Por ser esta a realidade, sempre achei graça à reação de António Filipe em face da recusa do PSD e do CDS/PP de esclarecerem o valor das denúncias de escutas ilegais por parte dos serviços secretos, admitindo que há prova documental indiciando este tipo de práticas inconstitucionais e do foro criminal.

Eu até compreendo a luta política, aproveitando todo o peixe que venha à rede, mas a verdade é que toda a gente sabe (e em todo o mundo!) que as comunidades oficiais de informações têm de praticar ilegalidades as mais diversas. Ilegalidades que terão sempre de ser mais sofisticadas se se viver nas ditas democracias, ou, mais pomposamente, nos designados Estados Democráticos de Direito. Mas, enfim, nada como aproveitar cada peixinho que surja na rede.

Já sobre a democracia é fácil perceber como o sonho se sobrepôs à realidade. Com um mínimo de conhecimento histórico e de poder de conjetura, seria sempre simples perceber que tal mecanismo, variando de país para país, só por acaso seria representativo da vontade de francas maiorias de cidadãos.

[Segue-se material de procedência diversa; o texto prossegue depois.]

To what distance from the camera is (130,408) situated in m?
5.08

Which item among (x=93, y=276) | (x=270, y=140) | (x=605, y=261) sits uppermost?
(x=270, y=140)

Vem este tema a propósito das recentes palavras de Helena Roseta ao Diário de Notícias, onde criticou o sistema de financiamento das campanhas dos candidatos aos lugares mais diversos, salientando existir uma desigualdade fatal entre os independentes e os candidatos dos partidos. E interrogava-se: querem que na política só estejam os ricos e os corruptos, porque é para onde caminhamos? E, de facto, salazarista ela não é nem foi nunca, mas a verdade é que Salazar, por outras palavras, referiu toda esta realidade no seu discurso do Porto, em Janeiro de 1957.

Colocando de lado uma corrida sua a Belém, lá foi referindo sentir-se bem na política como independente, mas apontando que os partidos estão muito condicionados e por isso deixaram de ser espaços de liberdade. Bom, caro leitor é essencial ler o tal discurso do Porto, em janeiro de 1957. Mas disse mesmo mais: não sente saudades de pertencer a um partido político. Isto, caro leitor, vem de uma lutadora pela existência de partidos políticos no tempo em que o poder dizia destes o que agora quase todos já repetem.

E então remata com esta máxima: não vai candidatar-se, porque não tem dinheiro. Simplesmente fantástico! Fantástico, porque parece que Helena Roseta terá pensado que as coisas, em democracia, não seriam assim. Se todos são iguais em direitos, terão de sê-lo também no de poderem concorrer a eleições democráticas. Enfim, duas realidades bem velhinhas, mas sobre que ainda é possível surgirem espasmos de estranheza e de espanto.